Rankin, who spent years escorting at a clinic in New Jersey, charts the rise of this practice with evident admiration for the forerunners whose trials and errors shaped the tactics volunteers use today. The book is thick with testimonies from dozens of clinic escorts, but none of them stick around or stand out enough to give the text an emotional or narrative core. Details of the escorts’ histories run together, in part because their work is, by nature, repetitive. (Laws restricting abortion access vary by state, but anti-abortion protesters are a constant.)

With the great breadth of case studies she conveys, Rankin leaves little room to explore the thornier questions she glances past. Aside from blockades, which a federal law made illegal in 1994, these demonstrations can present a conflict between one constitutionally protected activity (speech) and another (abortion). Rankin implies that lawmakers should impose greater penalties and restrictions on demonstrators, but she never lays out exactly what the ideal set of laws would be, or how they would balance the competing rights of patients and protesters.

But “Bodies on the Line,” like clinic escorting, is primarily concerned with the personal side of abortion care. As volunteers wrap their bodies around a patient to shield her face from a protester’s camera, they are not thinking about the legislators who passed a law requiring her to make two separate appointments, 48 hours apart, for her procedure, in an effort to discourage her from following through. “It’s about responding, as a human being, to another human being’s needs,” Rankin writes — an act of service that recognizes reproductive health care “not as a caustic political fight but as a matter of human dignity.”

As Rankin acknowledges, the book comes at a critical moment for the constitutional right to abortion in the United States, as the Supreme Court prepares to hand down a decision on Mississippi’s ban on abortions after 15 weeks. Given the court’s conservative majority, the justices may take the opportunity to gut Roe or overturn it completely. But “the law isn’t the beginning or the end of abortion access,” Rankin writes. The very need for clinic escort teams is a testament to the inability of current laws to secure safe, comfortable care for patients.

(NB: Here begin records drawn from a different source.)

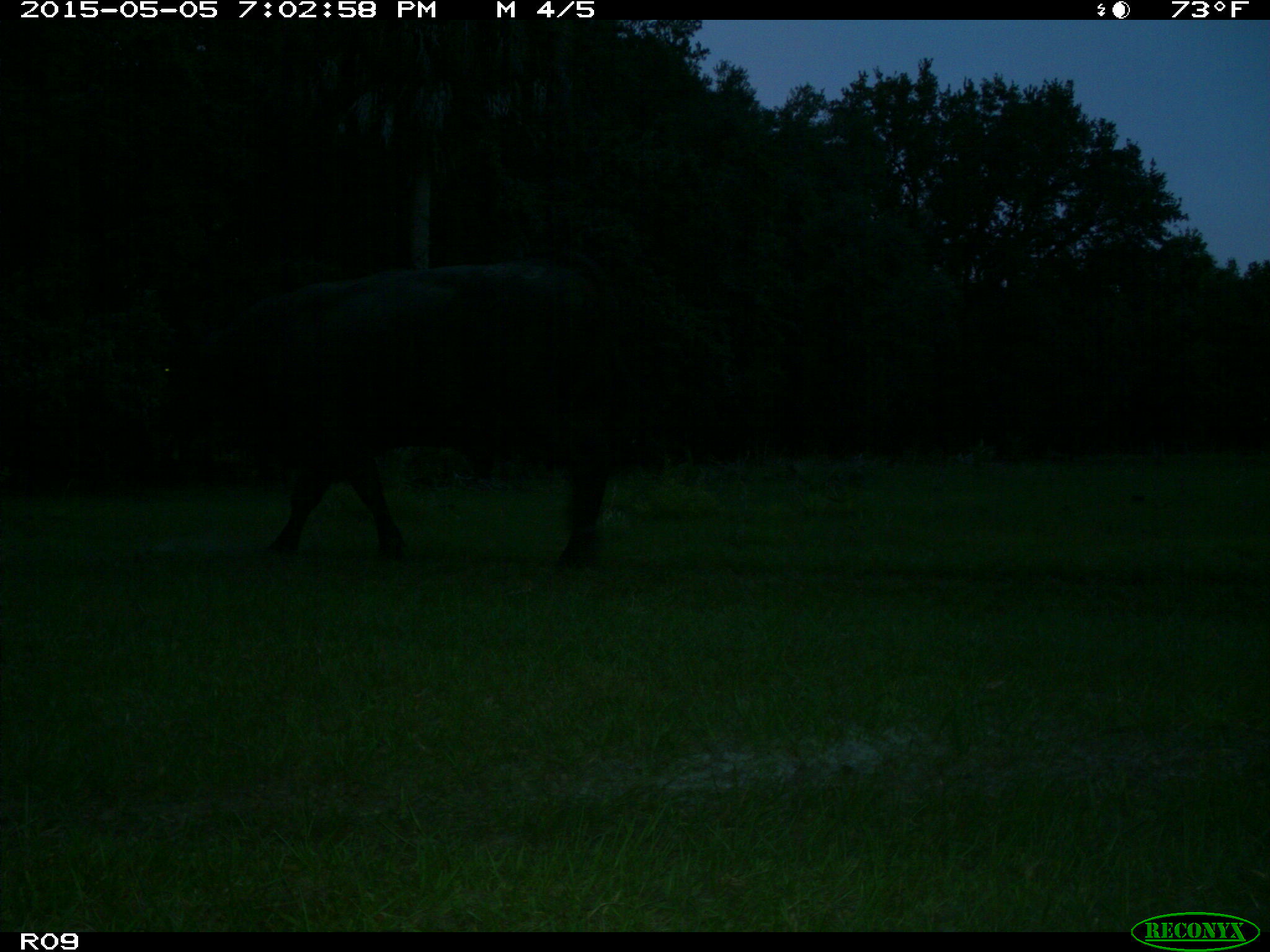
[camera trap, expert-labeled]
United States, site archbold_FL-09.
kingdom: Animalia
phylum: Chordata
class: Mammalia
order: Artiodactyla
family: Bovidae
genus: Bos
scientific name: Bos taurus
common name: domestic cow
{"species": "Bos taurus (domestic cow)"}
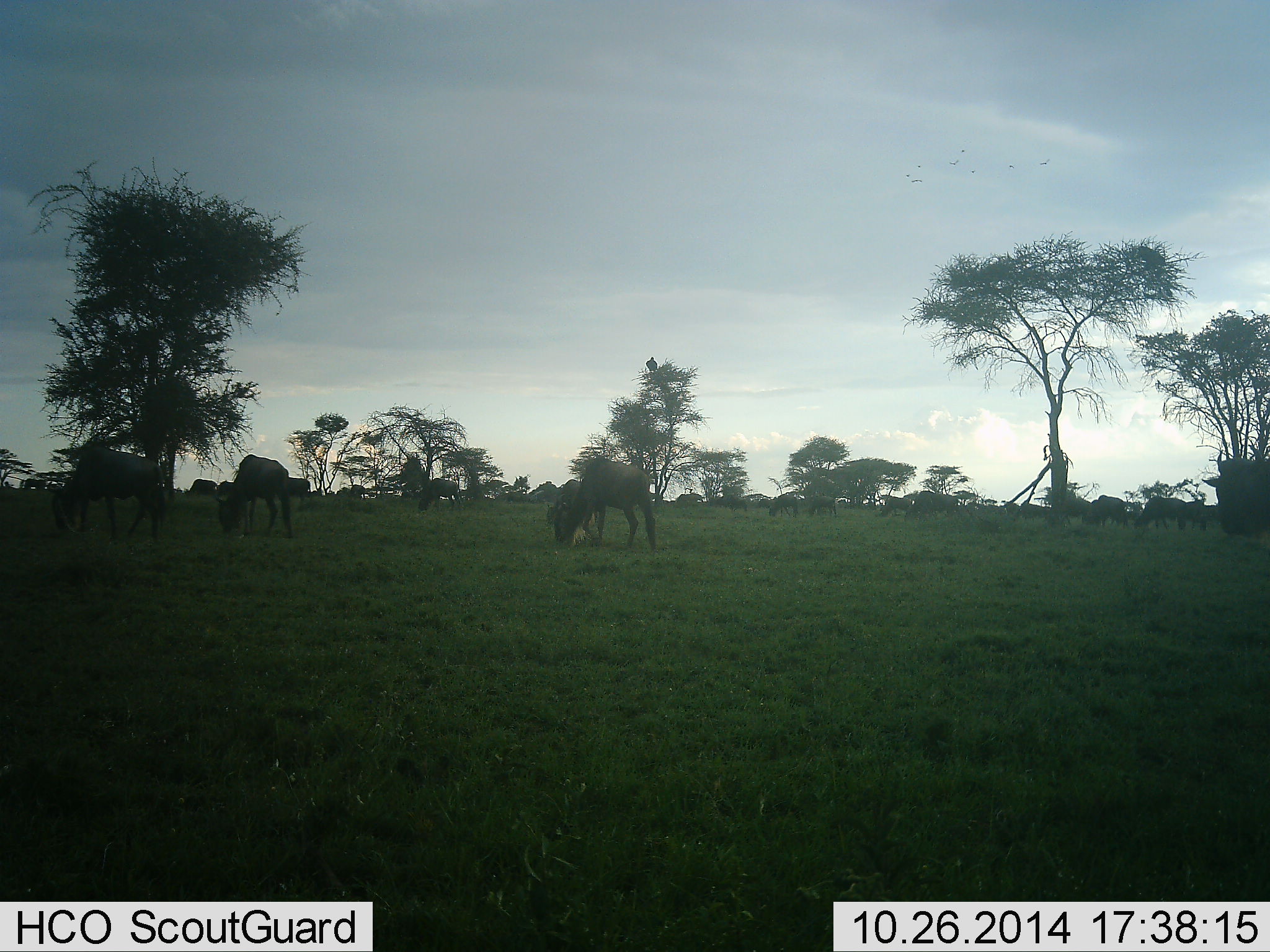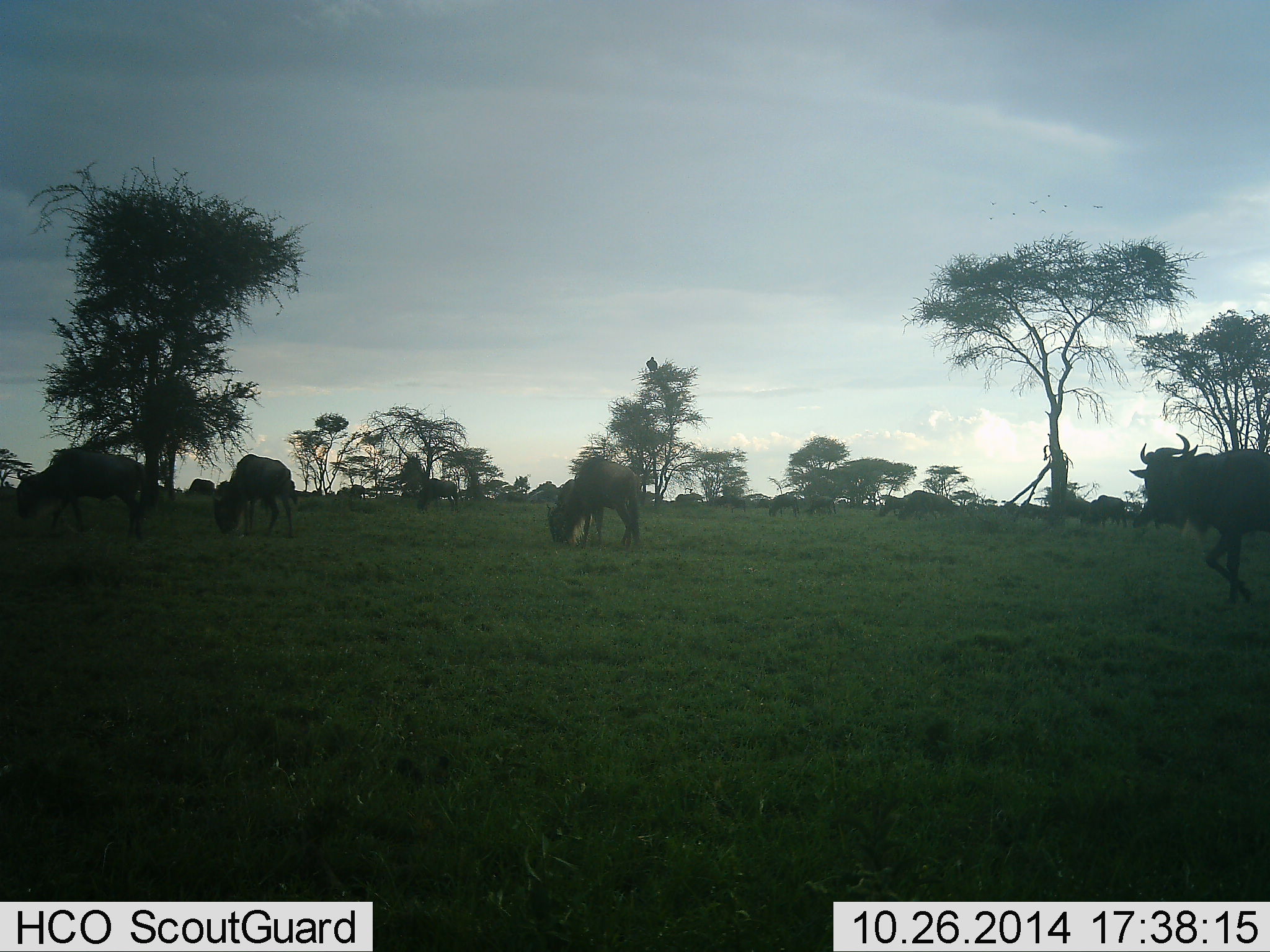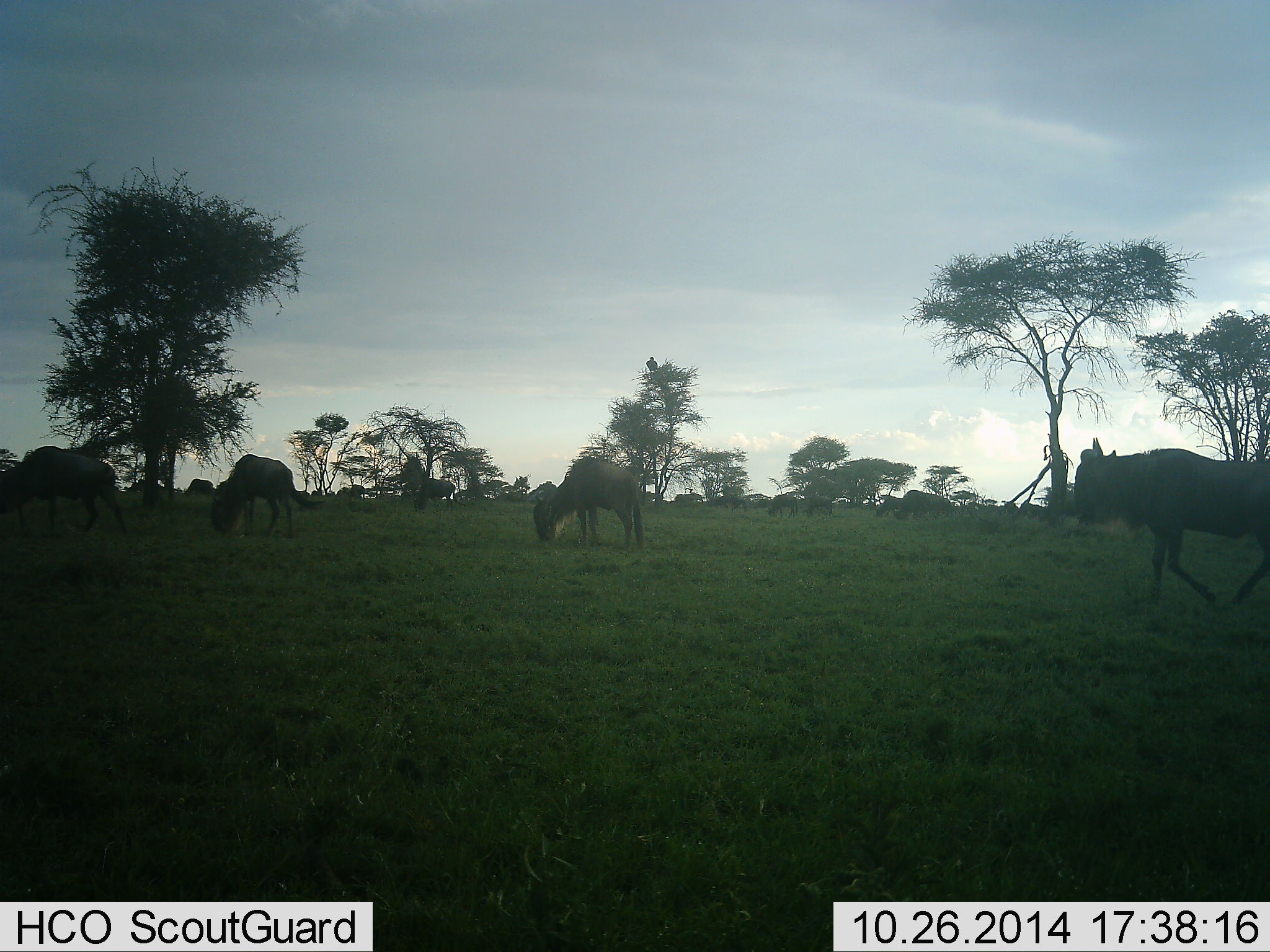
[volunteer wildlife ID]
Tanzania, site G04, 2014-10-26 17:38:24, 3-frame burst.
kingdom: Animalia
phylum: Chordata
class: Mammalia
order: Artiodactyla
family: Bovidae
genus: Connochaetes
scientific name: Connochaetes taurinus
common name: blue wildebeest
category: wildebeest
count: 11-50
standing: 40%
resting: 10%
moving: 40%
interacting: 10%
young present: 0%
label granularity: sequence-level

In an age of constitutional protections for abortion care, those limits are discouraging. When such protections are threatened, the knowledge that legal rights were just one chapter of the playbook can offer something like hope. In Texas, where a 2021 law compelled clinics to cease providing abortions after as early as the sixth week of pregnancy, organizations have raised money to help people travel out of state for later abortions. Clinic escorts are repurposing their skills by offering other services for those patients: hotel booking, airport pickups and a friendly face in a town far from home.